Way to stay unruffled, Japan Broadcasting Corporation (NHK). The headline at NHK’s website yesterday reads “TEPCO to review cooling operation.” Sounds sober enough — until you find out why it plans to conduct that review.

Tokyo Electric Power Company will have to review its plan for stabilizing the Fukushima Daiichi nuclear facility after a large amount of radioactive water was found in the basement of one of its reactor buildings.

The utility says it discovered an estimated 3,000 tons of contaminated water in the basement of the damaged Number 1 reactor building.

It “discovered”? How does that go overlooked? Never mind: how the water wound up in the basement is light years more frightening.

TEPCO says fuel rods in the Number 1 reactor melted down and created a hole in the bottom of the pressure vessel. It says the containment vessel also appears to be damaged and highly radioactive water has leaked into the basement of the building.

As if that’s not bad enough, Agence France Presse reported:

Ruling-party lawmaker Goshi Hosono, special aide to Prime Minister Naoto Kan, said. . . . reactor three has not cooled down as hoped earlier, saying it was more of a worry to him than reactor one.

Perhaps as a consequence (from the same article)

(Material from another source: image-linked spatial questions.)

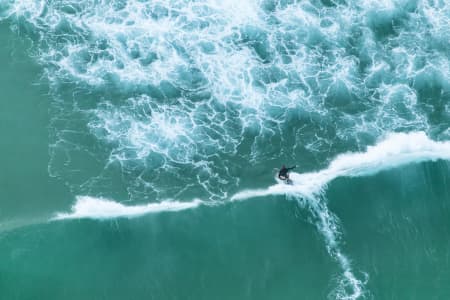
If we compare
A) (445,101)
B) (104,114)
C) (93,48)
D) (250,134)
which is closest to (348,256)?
(250,134)

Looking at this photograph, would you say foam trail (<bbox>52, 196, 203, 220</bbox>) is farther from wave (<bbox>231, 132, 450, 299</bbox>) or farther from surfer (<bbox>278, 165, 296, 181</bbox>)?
surfer (<bbox>278, 165, 296, 181</bbox>)

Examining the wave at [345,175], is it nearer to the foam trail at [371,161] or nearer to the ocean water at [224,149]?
the foam trail at [371,161]

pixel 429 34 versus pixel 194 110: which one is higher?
pixel 429 34

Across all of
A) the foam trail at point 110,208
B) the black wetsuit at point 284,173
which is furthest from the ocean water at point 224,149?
the black wetsuit at point 284,173

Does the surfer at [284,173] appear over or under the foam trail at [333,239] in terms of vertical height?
over

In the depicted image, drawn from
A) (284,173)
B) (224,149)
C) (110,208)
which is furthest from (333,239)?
(110,208)

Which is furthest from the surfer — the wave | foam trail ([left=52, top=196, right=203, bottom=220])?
foam trail ([left=52, top=196, right=203, bottom=220])

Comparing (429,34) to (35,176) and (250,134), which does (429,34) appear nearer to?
(250,134)
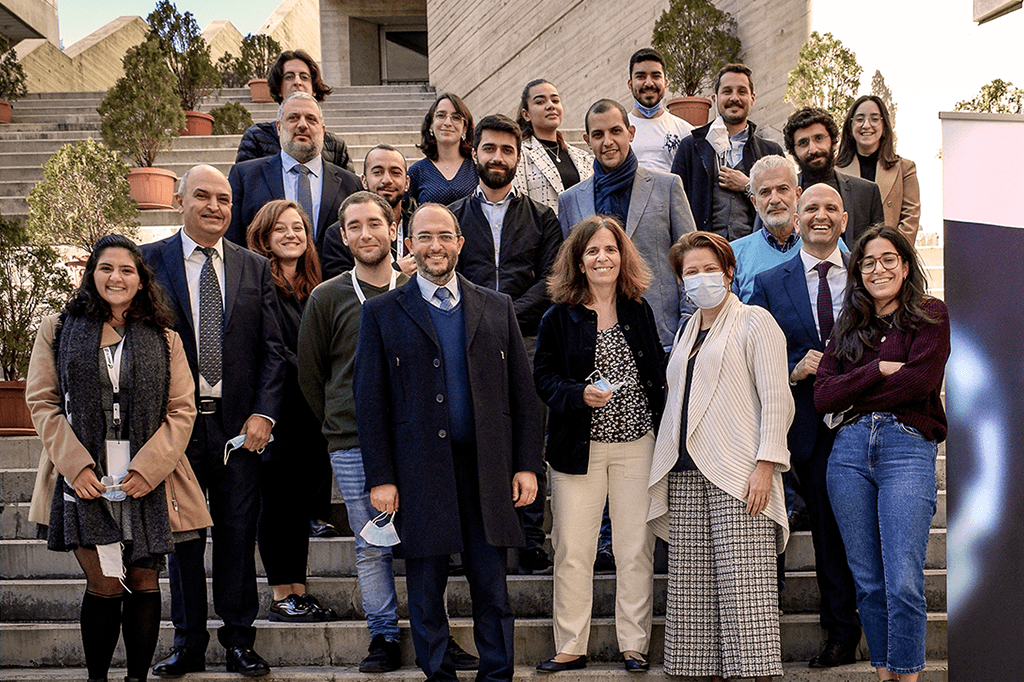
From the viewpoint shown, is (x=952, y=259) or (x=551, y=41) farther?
(x=551, y=41)

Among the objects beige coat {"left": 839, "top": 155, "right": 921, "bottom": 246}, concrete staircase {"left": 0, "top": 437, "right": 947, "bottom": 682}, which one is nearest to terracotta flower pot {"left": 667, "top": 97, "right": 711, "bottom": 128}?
beige coat {"left": 839, "top": 155, "right": 921, "bottom": 246}

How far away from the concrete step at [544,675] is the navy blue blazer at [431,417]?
591 millimetres

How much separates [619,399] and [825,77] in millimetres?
5827

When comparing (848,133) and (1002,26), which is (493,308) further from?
(1002,26)

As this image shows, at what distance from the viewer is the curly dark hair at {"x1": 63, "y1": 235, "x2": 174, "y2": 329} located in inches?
140

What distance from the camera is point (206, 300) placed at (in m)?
3.91

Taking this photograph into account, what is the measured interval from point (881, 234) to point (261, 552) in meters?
2.76

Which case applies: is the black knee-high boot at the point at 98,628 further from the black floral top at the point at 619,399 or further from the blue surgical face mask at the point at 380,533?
the black floral top at the point at 619,399

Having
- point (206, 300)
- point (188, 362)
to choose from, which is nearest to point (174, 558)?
point (188, 362)

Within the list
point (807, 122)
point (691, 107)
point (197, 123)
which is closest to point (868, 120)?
point (807, 122)

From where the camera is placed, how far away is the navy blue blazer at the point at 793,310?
12.9ft

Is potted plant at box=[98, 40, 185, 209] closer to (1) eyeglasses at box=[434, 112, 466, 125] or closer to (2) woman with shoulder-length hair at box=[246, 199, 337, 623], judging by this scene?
(1) eyeglasses at box=[434, 112, 466, 125]

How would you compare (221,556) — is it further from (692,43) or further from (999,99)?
(692,43)

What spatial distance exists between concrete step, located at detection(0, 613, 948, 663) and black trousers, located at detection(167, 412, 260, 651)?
0.80 ft
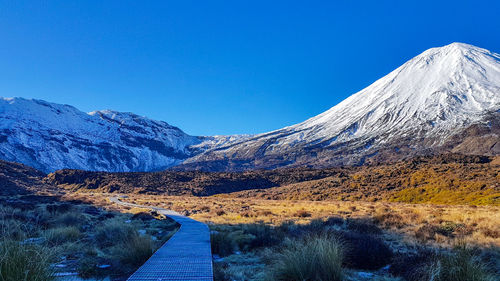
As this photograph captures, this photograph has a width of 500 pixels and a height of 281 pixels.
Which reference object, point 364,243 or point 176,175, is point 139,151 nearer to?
point 176,175

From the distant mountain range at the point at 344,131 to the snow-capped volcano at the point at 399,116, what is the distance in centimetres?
38

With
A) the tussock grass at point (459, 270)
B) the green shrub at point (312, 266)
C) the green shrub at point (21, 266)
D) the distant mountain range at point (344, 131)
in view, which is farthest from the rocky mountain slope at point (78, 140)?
the tussock grass at point (459, 270)

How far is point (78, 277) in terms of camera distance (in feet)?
20.1

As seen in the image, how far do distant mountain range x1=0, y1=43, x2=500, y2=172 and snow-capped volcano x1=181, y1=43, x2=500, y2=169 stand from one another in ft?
1.25

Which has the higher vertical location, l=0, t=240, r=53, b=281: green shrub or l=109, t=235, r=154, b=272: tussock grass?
l=0, t=240, r=53, b=281: green shrub

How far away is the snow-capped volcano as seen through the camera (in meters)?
101

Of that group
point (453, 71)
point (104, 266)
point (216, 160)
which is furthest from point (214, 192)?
point (453, 71)

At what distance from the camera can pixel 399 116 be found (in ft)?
412

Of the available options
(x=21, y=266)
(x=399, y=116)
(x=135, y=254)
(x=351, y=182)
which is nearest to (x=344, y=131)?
(x=399, y=116)

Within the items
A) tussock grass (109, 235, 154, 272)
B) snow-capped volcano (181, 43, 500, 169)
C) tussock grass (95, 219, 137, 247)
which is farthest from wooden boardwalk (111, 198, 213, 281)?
snow-capped volcano (181, 43, 500, 169)

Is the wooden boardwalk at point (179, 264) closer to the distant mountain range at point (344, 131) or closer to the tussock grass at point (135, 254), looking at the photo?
the tussock grass at point (135, 254)

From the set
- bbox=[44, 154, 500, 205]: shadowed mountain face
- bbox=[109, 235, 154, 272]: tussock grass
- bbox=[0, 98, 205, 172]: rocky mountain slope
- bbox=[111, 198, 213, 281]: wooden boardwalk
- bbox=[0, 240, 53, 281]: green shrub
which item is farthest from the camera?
bbox=[0, 98, 205, 172]: rocky mountain slope

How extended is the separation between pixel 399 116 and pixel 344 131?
74.5 ft

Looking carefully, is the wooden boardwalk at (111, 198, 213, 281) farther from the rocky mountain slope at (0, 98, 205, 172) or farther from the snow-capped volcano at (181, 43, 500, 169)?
the rocky mountain slope at (0, 98, 205, 172)
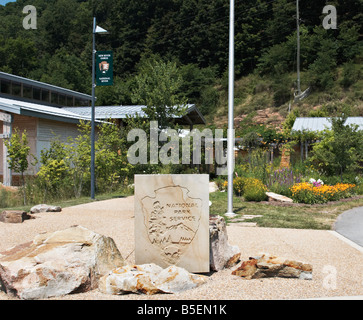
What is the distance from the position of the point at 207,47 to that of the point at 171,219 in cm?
5215

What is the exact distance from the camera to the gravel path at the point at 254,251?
4465 millimetres

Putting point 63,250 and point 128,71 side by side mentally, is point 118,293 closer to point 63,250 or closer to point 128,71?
point 63,250

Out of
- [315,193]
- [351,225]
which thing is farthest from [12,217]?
[315,193]

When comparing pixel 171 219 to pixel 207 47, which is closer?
pixel 171 219

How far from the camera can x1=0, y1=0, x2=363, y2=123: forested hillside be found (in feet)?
137

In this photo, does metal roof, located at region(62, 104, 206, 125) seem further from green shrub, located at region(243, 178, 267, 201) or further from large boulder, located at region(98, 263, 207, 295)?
large boulder, located at region(98, 263, 207, 295)

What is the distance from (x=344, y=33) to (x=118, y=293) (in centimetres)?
4483

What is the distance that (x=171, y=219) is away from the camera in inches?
201

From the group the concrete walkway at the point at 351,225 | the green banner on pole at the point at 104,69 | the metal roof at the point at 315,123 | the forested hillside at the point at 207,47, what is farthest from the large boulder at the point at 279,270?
the forested hillside at the point at 207,47

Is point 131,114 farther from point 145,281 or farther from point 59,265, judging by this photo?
point 145,281

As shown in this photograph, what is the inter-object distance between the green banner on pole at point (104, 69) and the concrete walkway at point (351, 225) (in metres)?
8.98

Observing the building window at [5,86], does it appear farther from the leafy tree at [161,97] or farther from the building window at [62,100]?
the leafy tree at [161,97]

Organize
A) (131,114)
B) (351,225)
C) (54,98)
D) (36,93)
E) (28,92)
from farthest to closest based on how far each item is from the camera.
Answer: (54,98) → (36,93) → (28,92) → (131,114) → (351,225)

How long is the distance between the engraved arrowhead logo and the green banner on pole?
9.76 metres
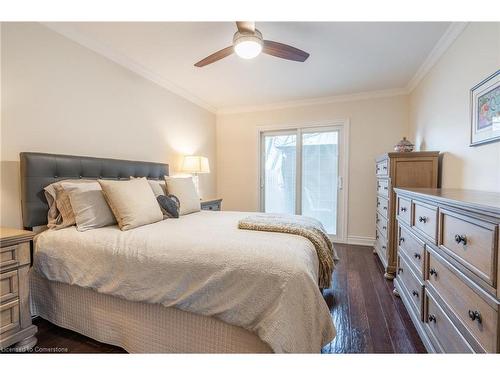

Japan on Sunday started the first evacuations of homes outside a government exclusion zone. . . . Some 4,000 residents of Iidate-mura village as well as 1,100 people in Kawamata-cho town . . . began the phased relocations. . . . Although Iidate-mura and Kawamata-cho are 30 kilometres (20 miles) away from the plant, they have consistently received high amounts of radioactive materials due to wind patterns.

All at huge cost to the state, of course. But, surprisingly, of all the institutions to come out of this without taking a financial bath, you’d think the last is insurance. But, for those who may be unaware of it, when it comes to insuring nuclear-power plants, insurance companies keep their exposure to a minimum. Juergen Batz reports for the Associated Press.

Japan’s Fukushima disaster, which will leave taxpayers there with a massive bill, brings to the fore one of the [nuclear-energy] industry’s key weaknesses — that nuclear power is a viable source for cheap energy only if it goes uninsured. The cost of a worst-case nuclear accident at a plant in Germany, for example, has been estimated to total as much as $11 trillion, while the mandatory reactor insurance is only 3.7 billion. . . . “Around the globe, nuclear risks — be it damages to power plants or the liability risks resulting from radiation accidents — are covered by the state. The private insurance industry is barely liable,” said Torsten Jeworrek, a board member at Munich Re, one of the world’s biggest reinsurance companies. . . . In financial terms, nuclear incidents can be so devastating that the cost of full insurance would be so high as to make nuclear energy more expensive than fossil fuels.

In fact

Tepco had no disaster insurance.

Despite Fukushima, many, including those to whom it’s vastly less catastrophic for the environment than coal, remain unmoved in their advocacy for nuclear energy. But, the environmental effects of Fukushima aside, purely in financial terms, the world can scarcely afford more than one of these accidents every, say, ten years.